# FR: to live on my floor



## runningupthathill

What, if any, preposition is necessary in this instance?

Il habite sur mon étage.

Il habite mon étage.

Il habite à mon étage.

?

And this is if I am talking about someone who lives on my floor in an apartment building.

Merci beaucoup!


----------



## thbruxelles

I think you might hear 'il habite mon étage' or 'à mon étage'. Never 'sur mon étage'.
Usually we would say 'il habite au même étage que moi', colloquial for 'il habite au même étage que le mien'


----------



## janpol

D'accord pour "il habite mon étage/à mon étage/au même étage que moi".
Pas pour "au même étage que le mien"
"sa voiture est la même que la mienne" = deux voitures
"il habite au même étage que moi = un étage


----------



## thbruxelles

*"sa voiture est la même que la mienne" = deux voitures*

Deux voitures? Ou le même modèle (singulier)?
Je ne comprends pas ce que vous voulez dire.


----------



## vaniochka

Personnellement j'utilise très souvent "sur mon étage"!! Je pense que cela dépend des régions


----------



## Nicomon

Bonsoir,

Je dirais :
_Il habite au même étage que moi. __Nos appartements sont au/sur le même étage._ Je préfère _au_, mais _sur _ne me choque pas. 

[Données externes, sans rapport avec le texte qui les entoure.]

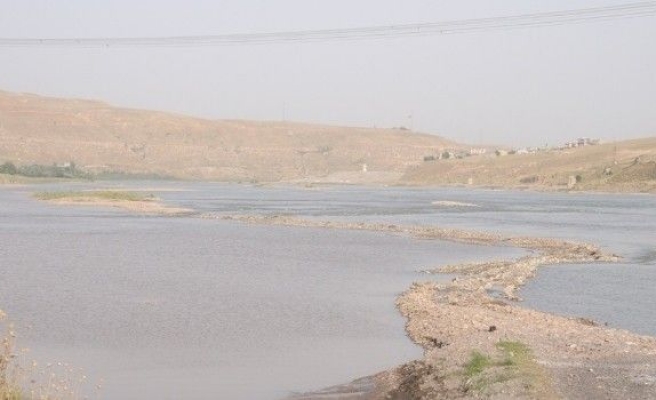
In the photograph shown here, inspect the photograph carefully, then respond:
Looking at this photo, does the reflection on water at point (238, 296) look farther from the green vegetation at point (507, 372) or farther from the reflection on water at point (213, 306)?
the green vegetation at point (507, 372)

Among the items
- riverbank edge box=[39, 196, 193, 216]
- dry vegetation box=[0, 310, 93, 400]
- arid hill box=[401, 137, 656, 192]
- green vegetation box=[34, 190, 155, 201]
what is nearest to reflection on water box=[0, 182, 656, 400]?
dry vegetation box=[0, 310, 93, 400]

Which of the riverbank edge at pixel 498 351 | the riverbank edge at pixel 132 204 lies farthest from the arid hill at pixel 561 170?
the riverbank edge at pixel 498 351

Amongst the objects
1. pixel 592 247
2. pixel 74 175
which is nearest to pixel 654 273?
pixel 592 247

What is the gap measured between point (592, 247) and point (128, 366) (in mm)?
27506

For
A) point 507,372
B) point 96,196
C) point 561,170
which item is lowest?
point 96,196

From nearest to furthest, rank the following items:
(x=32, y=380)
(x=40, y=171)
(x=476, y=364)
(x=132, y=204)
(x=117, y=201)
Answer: (x=32, y=380) < (x=476, y=364) < (x=132, y=204) < (x=117, y=201) < (x=40, y=171)

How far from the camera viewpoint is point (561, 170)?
131m

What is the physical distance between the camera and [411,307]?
22.2 metres

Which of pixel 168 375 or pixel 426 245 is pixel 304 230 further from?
pixel 168 375

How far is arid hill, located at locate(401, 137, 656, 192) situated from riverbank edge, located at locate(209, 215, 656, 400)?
A: 85958 millimetres

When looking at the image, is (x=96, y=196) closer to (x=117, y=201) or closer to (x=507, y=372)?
(x=117, y=201)

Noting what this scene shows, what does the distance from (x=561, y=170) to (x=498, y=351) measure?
119 m

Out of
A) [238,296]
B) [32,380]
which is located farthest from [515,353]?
[238,296]

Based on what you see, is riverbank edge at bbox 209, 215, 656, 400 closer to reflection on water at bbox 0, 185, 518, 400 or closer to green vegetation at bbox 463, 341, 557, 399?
green vegetation at bbox 463, 341, 557, 399
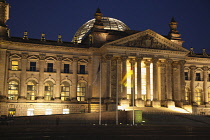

- Je serais moins portée à dire _à/sur_ _mon étage/au même étage que le mien_.
- Je ne dirais pas _il habite_ _mon étage_ (sans préposition). Dans ma logique, il habite un apart/un condo pas un étage.


----------



## janpol

"il habite le même étage que moi", oui, mais je ne parviens pas à considérer comme correcte la phrase "il habite le même étage que le mien". Parlant d'un frère, on dirait (en supposant que l'on puisse être tenté de donner cette précision !) : "cet homme a la même mère que moi" et je n'imagine pas : "il a la même mère que la mienne".


----------



## CapnPrep

In any case, _que moi_ is not a colloquial version of _que le mien_, as thbruxelles suggested.


----------



## Nicomon

janpol said:


> "Parlant d'un frère, on dirait (en supposant que l'on puisse être tenté de donner cette précision !) : "cet homme a la même mère que moi" et je n'imagine pas : "il a la même mère que la mienne".


 Moi non plus.


----------



## Fred_C

Bonjour,
dire "il habite le même étage que moi" serait correct si vous étiez un étage.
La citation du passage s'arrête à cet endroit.